Netflix n’a jamais caché son intention d’utiliser l’IA dans ses programmes, quitte à s’attirer les foudres des abonnés et aussi de toute l’industrie audiovisuelle. Mais l’utilisation de la technologie est très encadrée par la plateforme de streaming, qui a publié ses consignes sur son Partner Help Center.

Netflix utilise déjà l’IA et l’une de ses séries en a fait la démonstration. Cette technologie fait parfois polémique, comme lors de la controverse du documentaire policier « What Jennifer Did » de Jenny Popplewell en 2024. Dans ce programme, on trouve des images générées par l’IA qui ont remplacé de véritables photos d’archives alors qu’un documentaire est censé présenter des faits réels.

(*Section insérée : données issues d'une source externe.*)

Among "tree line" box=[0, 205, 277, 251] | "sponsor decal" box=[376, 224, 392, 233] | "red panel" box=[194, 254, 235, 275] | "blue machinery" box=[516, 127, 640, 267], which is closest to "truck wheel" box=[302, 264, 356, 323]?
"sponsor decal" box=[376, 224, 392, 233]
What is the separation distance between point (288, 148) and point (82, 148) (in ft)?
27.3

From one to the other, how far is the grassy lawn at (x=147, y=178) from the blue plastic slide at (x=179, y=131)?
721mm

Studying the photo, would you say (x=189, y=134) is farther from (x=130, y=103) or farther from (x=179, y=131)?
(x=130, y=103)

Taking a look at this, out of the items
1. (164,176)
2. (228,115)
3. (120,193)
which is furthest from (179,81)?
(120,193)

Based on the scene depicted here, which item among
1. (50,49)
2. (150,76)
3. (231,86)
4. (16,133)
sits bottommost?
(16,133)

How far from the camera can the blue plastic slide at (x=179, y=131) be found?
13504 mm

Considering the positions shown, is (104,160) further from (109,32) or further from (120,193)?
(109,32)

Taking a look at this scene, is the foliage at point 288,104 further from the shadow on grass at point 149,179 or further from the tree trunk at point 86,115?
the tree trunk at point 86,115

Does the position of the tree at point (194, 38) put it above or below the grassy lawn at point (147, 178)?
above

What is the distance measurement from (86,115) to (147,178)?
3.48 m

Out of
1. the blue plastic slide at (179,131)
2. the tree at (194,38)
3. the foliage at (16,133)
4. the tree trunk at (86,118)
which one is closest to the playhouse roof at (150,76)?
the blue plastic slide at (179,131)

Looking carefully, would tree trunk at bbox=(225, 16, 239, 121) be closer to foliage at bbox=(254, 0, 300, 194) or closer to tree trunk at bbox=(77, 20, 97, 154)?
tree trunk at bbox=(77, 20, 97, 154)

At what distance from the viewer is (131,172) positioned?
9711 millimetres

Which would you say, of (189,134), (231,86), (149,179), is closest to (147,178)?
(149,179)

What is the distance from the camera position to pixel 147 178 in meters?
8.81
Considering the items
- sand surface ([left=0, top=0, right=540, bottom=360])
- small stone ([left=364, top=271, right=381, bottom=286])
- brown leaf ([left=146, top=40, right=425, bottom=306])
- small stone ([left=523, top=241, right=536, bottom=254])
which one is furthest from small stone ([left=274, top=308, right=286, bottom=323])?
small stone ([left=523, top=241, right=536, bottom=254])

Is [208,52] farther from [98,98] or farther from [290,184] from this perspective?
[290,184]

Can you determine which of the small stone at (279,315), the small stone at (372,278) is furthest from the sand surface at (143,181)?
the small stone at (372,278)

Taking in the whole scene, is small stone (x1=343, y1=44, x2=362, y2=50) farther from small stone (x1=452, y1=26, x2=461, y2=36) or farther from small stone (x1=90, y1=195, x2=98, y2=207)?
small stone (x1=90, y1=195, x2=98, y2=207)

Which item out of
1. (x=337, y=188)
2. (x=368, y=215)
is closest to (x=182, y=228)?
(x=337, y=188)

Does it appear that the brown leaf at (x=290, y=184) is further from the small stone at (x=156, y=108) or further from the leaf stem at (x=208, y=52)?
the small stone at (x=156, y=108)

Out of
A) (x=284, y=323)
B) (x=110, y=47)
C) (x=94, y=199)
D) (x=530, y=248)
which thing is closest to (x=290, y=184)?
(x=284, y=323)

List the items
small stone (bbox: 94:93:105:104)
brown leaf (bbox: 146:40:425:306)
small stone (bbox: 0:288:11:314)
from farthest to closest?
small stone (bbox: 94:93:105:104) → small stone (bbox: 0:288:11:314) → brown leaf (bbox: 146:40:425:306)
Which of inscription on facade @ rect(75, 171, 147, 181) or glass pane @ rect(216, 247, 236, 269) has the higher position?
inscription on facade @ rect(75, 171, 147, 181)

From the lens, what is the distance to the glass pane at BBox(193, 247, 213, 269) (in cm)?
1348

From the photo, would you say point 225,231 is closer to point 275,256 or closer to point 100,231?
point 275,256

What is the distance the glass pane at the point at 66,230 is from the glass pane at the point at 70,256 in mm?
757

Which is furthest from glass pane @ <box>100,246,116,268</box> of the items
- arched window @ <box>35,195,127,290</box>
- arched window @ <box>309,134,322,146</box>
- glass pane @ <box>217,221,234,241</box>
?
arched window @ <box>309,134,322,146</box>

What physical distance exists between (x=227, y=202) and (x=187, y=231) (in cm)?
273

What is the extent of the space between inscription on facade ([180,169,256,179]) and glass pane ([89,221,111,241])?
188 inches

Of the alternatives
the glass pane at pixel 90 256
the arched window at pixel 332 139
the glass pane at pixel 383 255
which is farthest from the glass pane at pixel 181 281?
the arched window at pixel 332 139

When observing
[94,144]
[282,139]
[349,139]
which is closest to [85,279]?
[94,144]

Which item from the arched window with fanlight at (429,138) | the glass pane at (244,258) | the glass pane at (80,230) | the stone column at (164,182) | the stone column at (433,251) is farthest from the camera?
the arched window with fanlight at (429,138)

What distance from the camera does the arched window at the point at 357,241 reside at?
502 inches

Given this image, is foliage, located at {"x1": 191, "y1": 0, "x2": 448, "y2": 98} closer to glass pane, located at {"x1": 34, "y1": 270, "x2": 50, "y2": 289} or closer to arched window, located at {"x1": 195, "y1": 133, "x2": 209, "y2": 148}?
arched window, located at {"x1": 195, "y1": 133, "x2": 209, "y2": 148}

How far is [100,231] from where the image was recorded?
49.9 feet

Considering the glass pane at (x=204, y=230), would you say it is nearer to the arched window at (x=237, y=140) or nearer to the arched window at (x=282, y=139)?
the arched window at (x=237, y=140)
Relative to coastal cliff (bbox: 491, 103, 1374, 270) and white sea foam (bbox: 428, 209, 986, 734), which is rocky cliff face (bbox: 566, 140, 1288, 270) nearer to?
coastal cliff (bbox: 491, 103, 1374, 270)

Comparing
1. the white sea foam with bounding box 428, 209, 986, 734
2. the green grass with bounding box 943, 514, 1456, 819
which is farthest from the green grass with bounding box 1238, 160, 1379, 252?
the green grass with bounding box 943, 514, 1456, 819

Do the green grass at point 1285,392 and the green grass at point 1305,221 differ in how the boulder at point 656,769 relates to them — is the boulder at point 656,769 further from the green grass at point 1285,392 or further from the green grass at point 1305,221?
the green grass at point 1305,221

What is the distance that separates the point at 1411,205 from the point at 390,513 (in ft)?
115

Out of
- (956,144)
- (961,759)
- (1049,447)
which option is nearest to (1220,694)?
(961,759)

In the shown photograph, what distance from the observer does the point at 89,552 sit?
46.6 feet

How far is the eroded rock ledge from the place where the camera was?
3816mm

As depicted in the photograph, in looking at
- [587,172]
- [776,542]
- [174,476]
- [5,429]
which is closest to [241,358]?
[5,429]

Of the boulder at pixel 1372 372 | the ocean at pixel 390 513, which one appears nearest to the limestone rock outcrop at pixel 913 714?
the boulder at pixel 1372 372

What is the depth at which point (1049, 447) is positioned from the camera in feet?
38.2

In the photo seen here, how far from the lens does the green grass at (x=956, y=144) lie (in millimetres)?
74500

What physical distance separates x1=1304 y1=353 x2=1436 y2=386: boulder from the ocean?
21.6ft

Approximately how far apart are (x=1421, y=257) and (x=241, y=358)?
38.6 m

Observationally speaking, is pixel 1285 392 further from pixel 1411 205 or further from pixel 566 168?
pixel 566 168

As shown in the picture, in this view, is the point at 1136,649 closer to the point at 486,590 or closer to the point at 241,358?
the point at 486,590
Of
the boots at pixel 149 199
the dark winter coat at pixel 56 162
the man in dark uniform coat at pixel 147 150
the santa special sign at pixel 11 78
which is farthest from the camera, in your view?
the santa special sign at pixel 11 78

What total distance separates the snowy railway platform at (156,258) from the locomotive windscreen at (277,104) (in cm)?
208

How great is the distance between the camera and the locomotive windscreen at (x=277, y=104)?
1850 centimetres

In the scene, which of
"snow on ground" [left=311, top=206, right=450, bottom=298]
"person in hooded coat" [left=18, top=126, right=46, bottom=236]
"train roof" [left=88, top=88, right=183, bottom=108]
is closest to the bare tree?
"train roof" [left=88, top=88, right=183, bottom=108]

Netflix impose cinq règles pour les productions qui utilisent l’IA
Netflix explique que l’IA est une « ressource créative précieuse » qui permet de générer rapidement de nouveaux médias créatifs et uniques : vidéos, sons, textes et images. Sauf que cette technologie évolue très rapidement, en témoigne le succès de GPT-5, et l’entreprise doit poser des règles strictes.
La plateforme demande une totale transparence de la part de ses collaborateurs. « Pour soutenir les productions mondiales et rester alignés sur les meilleurs standards, nous attendons de tous les partenaires de production qu’ils partagent toute utilisation prévue de l’IA avec leur contact Netflix, d’autant plus que de nouveaux outils émergent avec des capacités et des risques différents. » Netflix prévient : « Si le résultat obtenu par l’IA contient une ressemblance avec des talents, des données personnelles ou de la propriété intellectuelle tierce, une approbation écrite sera requise avant de procéder. » Autrement dit, il s’agit de risques liés aux licences et aux droits.
Netflix pose cinq principes fondamentaux, décrits comme « essentiels pour agir de manière responsable lors de l’emploi de flux de travail génératifs » :
- Les productions ont interdiction de reproduire des œuvres protégées par le droit d’auteur
- Les outils ne doivent pas stocker ni utiliser des données de production pour leur entraînement
- Les environnements de travail doivent être sécurisés
- Le matériel généré doit être temporaire et ne pas figurer dans les livrables finaux
- Enfin, aucune performance d’acteur ni travail syndiqué ne doit être remplacé sans consentement
Les partenaires qui envisagent d’utiliser l’IA générative doivent contacter leur interlocuteur Netflix pour partager leur intention. En cas de doute sur la conformité aux règles, il faut obtenir des clarifications avant de poursuivre, et une validation écrite peut être demandée.
Concernant les artefacts et autres hallucinations qui rendent l’usage de l’IA immédiatement visible, Netflix l’aborde clairement : « Les audiences doivent pouvoir faire confiance à ce qu’elles voient et entendent à l’écran. » La capacité de l’IA à « brouiller la ligne entre fiction et réalité ou induire involontairement les spectateurs en erreur » justifie ces restrictions.
Ted Sarandos, co-PDG de Netflix, a déclaré être « convaincu que l’IA représente une opportunité incroyable d’aider les créateurs à faire de meilleurs films et séries, pas seulement moins chers ». Bref, Netflix souhaite promouvoir l’adoption de l’IA générative dans ses productions tout en évitant les risques juridiques et éthiques. La polémique autour du documentaire a été rude pour la plateforme, qui sait que cette technologie rebute encore beaucoup de personnes.
Mais l’industrie du divertissement est déterminée à adopter l’IA générative, quitte à remplacer des pans entiers de métiers créatifs. Et même si Ted Sarandos explique qu’il ne s’agit pas que de réduction de coûts, difficile de ne pas y penser : l’IA générative coûte moins cher que d’employer de vrais acteurs, de vraies voix off ou de vrais effets spéciaux.
- Netflix encadre strictement l’usage de l’IA dans ses productions, imposant transparence totale, validation écrite en cas de ressemblance avec des talents ou des données sensibles, et interdiction de remplacer acteurs ou travaux syndiqués sans consentement.
- La plateforme fixe cinq règles : ne pas copier d’œuvres protégées, interdire l’usage des données de production pour l’entraînement, garantir la sécurité des environnements de travail, limiter le matériel généré à un usage temporaire et proscrire toute substitution d’acteurs sans accord.
- Netflix insiste sur la confiance du public : l’IA ne doit pas induire en erreur ni brouiller la frontière entre fiction et réalité. Ted Sarandos affirme que la technologie doit aider à créer de meilleurs films et séries, tout en soulevant des craintes de réduction des coûts au détriment des métiers créatifs.